Réalisateur : Mati Diop
Acteurs : Mama Sané, Amadou Mbow, Ibrahima Traore,...
Distributeur : Ad Vitam
Budget : -
Genre : Drame.
Nationalité : Français, Sénégalais, Belge.
Durée : 1h45min

Synopsis :
Dans une banlieue populaire de Dakar, les ouvriers d’un chantier, sans salaire depuis des mois, décident de quitter le pays par l’océan pour un avenir meilleur. Parmi eux se trouve Souleiman, qui laisse derrière lui celle qu'il aime, Ada, promise à un autre homme. Quelques jours après le départ en mer des garçons, un incendie dévaste la fête de mariage d’Ada et de mystérieuses fièvres s'emparent des filles du quartier. Issa, jeune policier, débute une enquête, loin de se douter que les esprits des noyés sont revenus. Si certains viennent réclamer vengeance, Souleiman, lui, est revenu faire ses adieux à Ada.



Critique :


Tout est question d'éléments dans Atlantique, premier long-métrage de Mari Diop, dont le titre est on ne peut plus évocateur, ces éléments naturels qui surplombent les êtres humains, les écrasent, les poussent à un affrontement perdu d'avance mais surtout, qui incarnent une vie qui ne fait pas de cadeau, qui est d'une cruauté implacable dans sa manière de distribuer les cartes du destin dès la naissance, car tous les hommes et les femmes ne naissent pas avec les mêmes chances ni les mêmes possibilités.
Ce constat, la cinéaste dont c'est le premier long plein de promesses (elle avait déjà du attiré les regards avec ses premiers courts-métrages, dont celui-ci est justement l'extension de son fascinant Atlantiques), en fait le coeur d'une oeuvre moderne, sorte de relecture fragile mais hypnotique du mythe Roméo et Juliette façon film de fantômes atypique et poignant, aux doux contours de récit initiatique irrévérencieux car prônant le métissage et ne se cantonnant jamais qu'a un seul genre.
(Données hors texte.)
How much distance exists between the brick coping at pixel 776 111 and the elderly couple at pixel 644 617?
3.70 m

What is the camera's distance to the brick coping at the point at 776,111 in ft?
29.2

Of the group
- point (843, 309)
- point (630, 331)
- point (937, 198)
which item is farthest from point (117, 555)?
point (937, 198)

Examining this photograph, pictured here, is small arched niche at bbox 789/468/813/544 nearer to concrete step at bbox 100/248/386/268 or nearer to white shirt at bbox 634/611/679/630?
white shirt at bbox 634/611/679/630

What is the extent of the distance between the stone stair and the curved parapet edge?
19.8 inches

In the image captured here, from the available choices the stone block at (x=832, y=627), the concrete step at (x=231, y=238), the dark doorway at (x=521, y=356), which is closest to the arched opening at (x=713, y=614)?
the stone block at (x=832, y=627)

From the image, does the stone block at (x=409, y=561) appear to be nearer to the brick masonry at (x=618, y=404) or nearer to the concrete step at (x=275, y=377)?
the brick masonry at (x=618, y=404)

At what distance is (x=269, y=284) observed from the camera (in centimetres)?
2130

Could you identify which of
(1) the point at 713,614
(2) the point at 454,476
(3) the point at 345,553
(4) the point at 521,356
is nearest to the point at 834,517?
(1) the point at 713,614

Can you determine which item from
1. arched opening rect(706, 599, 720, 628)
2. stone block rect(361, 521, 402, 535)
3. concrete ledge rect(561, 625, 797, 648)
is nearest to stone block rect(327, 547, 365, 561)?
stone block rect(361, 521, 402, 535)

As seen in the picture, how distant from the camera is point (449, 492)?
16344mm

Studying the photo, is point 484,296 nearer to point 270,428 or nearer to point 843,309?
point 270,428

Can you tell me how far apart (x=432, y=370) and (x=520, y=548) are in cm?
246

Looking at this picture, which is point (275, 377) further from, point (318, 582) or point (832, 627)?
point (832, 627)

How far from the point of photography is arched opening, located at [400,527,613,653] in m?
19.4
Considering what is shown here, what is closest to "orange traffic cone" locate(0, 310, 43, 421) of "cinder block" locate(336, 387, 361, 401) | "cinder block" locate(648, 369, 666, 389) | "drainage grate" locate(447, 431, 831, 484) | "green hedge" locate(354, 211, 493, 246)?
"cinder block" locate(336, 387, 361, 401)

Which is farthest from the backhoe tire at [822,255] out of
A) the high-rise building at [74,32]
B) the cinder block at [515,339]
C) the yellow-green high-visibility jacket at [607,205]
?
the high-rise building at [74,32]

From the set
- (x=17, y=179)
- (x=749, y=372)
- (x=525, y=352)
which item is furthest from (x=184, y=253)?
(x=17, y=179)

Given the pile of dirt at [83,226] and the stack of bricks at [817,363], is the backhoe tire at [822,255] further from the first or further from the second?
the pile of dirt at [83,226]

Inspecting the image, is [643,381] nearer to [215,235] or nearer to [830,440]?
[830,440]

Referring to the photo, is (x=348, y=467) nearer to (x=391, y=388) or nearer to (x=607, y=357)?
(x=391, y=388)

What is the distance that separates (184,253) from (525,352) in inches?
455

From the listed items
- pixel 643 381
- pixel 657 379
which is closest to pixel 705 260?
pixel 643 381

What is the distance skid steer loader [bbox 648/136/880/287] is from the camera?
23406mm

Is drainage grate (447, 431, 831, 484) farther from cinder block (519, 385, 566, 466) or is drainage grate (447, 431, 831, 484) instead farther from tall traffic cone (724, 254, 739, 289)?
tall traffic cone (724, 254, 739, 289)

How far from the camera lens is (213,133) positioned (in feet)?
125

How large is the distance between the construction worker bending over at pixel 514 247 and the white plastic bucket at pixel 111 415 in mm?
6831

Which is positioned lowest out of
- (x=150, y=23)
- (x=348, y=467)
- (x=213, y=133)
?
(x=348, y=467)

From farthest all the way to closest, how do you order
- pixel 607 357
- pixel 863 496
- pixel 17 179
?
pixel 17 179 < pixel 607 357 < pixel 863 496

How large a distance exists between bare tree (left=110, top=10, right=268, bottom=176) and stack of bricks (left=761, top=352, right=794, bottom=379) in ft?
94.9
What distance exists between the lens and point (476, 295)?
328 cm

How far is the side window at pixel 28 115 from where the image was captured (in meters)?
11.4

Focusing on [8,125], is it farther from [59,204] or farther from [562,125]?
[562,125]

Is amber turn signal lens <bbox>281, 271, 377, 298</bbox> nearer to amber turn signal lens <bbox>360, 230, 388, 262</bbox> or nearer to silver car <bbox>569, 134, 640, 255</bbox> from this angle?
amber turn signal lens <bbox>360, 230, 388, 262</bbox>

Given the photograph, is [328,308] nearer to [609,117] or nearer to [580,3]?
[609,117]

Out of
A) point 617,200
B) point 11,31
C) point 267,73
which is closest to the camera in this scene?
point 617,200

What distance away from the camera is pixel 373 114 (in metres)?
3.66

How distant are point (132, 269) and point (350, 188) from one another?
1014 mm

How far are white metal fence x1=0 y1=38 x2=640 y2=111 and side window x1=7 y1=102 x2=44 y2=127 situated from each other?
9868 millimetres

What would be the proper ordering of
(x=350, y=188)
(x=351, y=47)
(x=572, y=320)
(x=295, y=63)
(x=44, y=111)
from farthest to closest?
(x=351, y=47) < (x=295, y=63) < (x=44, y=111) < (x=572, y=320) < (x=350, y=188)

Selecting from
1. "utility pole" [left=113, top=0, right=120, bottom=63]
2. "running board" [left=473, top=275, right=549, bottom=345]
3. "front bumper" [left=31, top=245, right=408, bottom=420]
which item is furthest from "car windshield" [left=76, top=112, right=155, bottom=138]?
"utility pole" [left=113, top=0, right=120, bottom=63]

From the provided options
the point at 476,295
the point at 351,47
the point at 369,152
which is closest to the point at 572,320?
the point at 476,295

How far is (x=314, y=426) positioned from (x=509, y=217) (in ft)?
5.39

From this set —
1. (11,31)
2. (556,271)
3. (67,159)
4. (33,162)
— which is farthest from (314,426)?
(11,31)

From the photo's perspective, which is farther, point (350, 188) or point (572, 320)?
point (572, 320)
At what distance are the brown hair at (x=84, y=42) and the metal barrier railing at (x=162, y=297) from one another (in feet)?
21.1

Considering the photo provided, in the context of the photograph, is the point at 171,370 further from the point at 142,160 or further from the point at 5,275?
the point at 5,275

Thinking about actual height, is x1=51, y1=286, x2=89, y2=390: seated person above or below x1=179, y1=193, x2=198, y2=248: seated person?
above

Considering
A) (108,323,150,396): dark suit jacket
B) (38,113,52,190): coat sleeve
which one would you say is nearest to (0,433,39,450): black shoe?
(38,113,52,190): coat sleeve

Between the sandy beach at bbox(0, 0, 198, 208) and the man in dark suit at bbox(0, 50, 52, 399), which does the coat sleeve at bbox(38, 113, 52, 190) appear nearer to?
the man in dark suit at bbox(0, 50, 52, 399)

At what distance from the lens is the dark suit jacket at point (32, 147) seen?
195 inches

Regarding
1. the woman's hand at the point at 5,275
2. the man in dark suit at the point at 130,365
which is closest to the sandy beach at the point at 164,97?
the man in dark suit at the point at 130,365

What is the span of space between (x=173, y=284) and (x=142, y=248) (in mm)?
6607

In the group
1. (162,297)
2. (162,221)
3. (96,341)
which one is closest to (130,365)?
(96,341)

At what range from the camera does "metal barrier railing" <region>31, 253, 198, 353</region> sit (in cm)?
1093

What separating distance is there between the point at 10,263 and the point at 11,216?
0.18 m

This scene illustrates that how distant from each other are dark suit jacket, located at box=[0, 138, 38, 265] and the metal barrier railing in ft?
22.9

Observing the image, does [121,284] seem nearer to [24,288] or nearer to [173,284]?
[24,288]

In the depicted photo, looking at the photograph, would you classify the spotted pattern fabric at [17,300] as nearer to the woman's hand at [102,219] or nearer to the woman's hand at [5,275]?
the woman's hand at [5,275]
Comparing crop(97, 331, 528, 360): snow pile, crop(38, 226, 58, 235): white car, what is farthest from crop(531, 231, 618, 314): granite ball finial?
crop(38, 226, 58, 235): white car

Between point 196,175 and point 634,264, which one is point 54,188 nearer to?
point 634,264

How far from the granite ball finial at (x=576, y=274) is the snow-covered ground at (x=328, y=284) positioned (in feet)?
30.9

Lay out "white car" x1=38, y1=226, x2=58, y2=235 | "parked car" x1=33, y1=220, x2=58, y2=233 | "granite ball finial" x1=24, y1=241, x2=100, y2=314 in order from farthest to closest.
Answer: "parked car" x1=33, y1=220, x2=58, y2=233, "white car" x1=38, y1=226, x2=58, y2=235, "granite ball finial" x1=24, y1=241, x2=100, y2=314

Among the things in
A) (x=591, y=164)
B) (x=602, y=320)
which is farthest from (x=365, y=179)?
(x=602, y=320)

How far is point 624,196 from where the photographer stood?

En filmant la mer comme une entité vivante, imposante, celle qui s'impose comme un mur insurmontable pour les migrants qui tentent de la traverser pour connaître une vie meilleure, celle qui les emporte presque tous, tel un bloc émotionnellement froid qui ne veut pas redistribuer les cartes des inégalités sociales, ou encore celle qui, dans ses mouvements incessants de va-et-vient, semblent autant animée par la vie que par la mort (sublime travail de Claire Mathon à la photographie, qui en fait un vrai personnage à part entière), gardant en elle les âmes qu'elle emporte et celles qui tentent de la dompter; Mati Diop touche au naturel, et même au fantastique (sans forcément assumer son étrangeté pour autant), pour mieux croquer les contours d'une fable autant sur le deuil et l'amour contrariée que sur l'exil vu à travers les yeux de ceux qui reste douloureusement à quai.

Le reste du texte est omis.